## REQUEST 1
Answer these questions about the XSLT question:
(a) Per the stated rules, which two columns should the output keep?
(b) What value does the stylesheet's "range-2-begin" parameter select?
(c) Whose tip about params does the addendum's solution use?

## PASSAGE SHOWN

=-=-=-=-=

How to use XSLT to get only certain rows and certa

2019-02-15 05:14发布

问题:

How can I use XSLT to convert this XML file:

<file>
    <row>
        <cell></cell>
        <cell>(info...)</cell>
        <cell></cell>
    </row>
    <row>
        <cell>first name</cell>
        <cell>last name</cell>
        <cell>age</cell>
    </row>
    <row>
        <cell>Jim</cell>
        <cell>Smith</cell>
        <cell>34</cell>
    </row>
    <row>
        <cell>Roy</cell>
        <cell>Rogers</cell>
        <cell>22</cell>
    </row>
    <row>
        <cell>Hank</cell>
        <cell>Grandier</cell>
        <cell>23</cell>
    </row>
    <row>
        <cell>(info...)</cell>
        <cell></cell>
        <cell>(info...)</cell>
    </row>

    <row>
        <cell>Sally</cell>
        <cell>Cloud</cell>
        <cell>26</cell>
    </row>

    <row>
        <cell>John</cell>
        <cell>Randall</cell>
        <cell>44</cell>
    </row>  

</file>

to this XML file:

<file>
    <row>
        <cell>Jim</cell>
        <cell>34</cell>
    </row>
    <row>
        <cell>Roy</cell>
        <cell>22</cell>
    </row>
    <row>
        <cell>Sally</cell>
        <cell>26</cell>
    </row>
    <row>
        <cell>John</cell>
        <cell>44</cell>
    </row>  
</file>

Basically the rules are:

  • only first and third column (first name and age)
  • only rows within certain ranges, e.g. in the simple example above it would be rows 3-5 and rows 7-8 so I would assume I would need some kind of mapping table with this information in it

Addendum

Here is my solution using MarcoS's tip about params:

<?xml version="1.0" encoding="UTF-8"?>
<xsl:stylesheet xmlns:xsl="http://www.w3.org/1999/XSL/Transform"
    version="1.0">

    <xsl:output method="xml" indent="yes" omit-xml-declaration="no" />

    <xsl:param name="range-1-begin"  select="3"/>
    <xsl:param name="range-1-end"  select="4"/>

    <xsl:param name="range-2-begin"  select="6"/>
    <xsl:param name="range-2-end"  select="7"/>

    <xsl:template match="file">
        <marco>
            <xsl:for-each select="row">
                <xsl:if test="(position() &gt;= $range-1-begin and position() &lt;= $range-1-end)

=-=-=-=-=

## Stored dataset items
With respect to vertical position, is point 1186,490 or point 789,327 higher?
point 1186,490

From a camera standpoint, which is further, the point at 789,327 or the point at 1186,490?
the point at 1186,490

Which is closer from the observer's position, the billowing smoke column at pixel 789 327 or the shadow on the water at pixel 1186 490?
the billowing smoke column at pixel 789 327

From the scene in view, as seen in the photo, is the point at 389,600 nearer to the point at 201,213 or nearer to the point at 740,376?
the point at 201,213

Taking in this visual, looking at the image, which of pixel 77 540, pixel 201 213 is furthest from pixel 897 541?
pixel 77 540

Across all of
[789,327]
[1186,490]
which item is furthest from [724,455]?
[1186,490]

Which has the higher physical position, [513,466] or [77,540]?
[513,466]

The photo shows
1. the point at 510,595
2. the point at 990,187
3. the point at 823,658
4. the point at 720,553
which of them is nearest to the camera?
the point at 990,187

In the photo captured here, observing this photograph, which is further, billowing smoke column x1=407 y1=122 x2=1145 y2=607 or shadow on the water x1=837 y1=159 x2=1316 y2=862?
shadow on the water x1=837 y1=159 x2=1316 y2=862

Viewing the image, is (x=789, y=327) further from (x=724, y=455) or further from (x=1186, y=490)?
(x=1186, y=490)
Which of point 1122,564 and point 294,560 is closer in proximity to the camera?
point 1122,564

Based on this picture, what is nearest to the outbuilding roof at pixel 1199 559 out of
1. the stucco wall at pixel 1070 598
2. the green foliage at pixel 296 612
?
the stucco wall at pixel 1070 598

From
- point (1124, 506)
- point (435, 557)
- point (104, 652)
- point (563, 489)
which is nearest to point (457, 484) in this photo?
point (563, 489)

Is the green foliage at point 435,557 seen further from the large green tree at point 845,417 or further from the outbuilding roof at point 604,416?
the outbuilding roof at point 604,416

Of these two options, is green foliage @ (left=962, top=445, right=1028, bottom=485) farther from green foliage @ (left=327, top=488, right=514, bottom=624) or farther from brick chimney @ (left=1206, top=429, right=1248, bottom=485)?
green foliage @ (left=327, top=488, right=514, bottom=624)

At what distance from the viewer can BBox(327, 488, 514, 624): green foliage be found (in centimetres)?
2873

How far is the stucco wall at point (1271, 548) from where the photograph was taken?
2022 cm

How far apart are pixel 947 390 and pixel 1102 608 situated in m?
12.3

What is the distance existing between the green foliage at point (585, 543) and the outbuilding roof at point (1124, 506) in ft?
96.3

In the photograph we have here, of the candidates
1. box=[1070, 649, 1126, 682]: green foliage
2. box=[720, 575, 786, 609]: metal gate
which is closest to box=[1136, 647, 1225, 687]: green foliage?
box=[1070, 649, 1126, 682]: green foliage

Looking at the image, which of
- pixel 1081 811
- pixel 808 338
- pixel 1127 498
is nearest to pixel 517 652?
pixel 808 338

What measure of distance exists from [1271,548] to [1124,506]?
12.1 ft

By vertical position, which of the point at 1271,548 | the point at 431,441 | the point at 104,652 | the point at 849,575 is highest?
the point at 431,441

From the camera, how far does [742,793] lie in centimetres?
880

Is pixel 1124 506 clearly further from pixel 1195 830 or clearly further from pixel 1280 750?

=-=-=-=-=

## REQUEST 2
Extract verbatim the lines of the listing that run from the line containing "By vertical position, which" through the end of the listing.

## TASK RESULT 1
(a) The first and third columns (first name and age)
(b) 6
(c) MarcoS's

## TASK RESULT 2
By vertical position, which of the point at 1271,548 | the point at 431,441 | the point at 104,652 | the point at 849,575 is highest?
the point at 431,441

From the camera, how far does [742,793] lie in centimetres?
880

Is pixel 1124 506 clearly further from pixel 1195 830 or clearly further from pixel 1280 750?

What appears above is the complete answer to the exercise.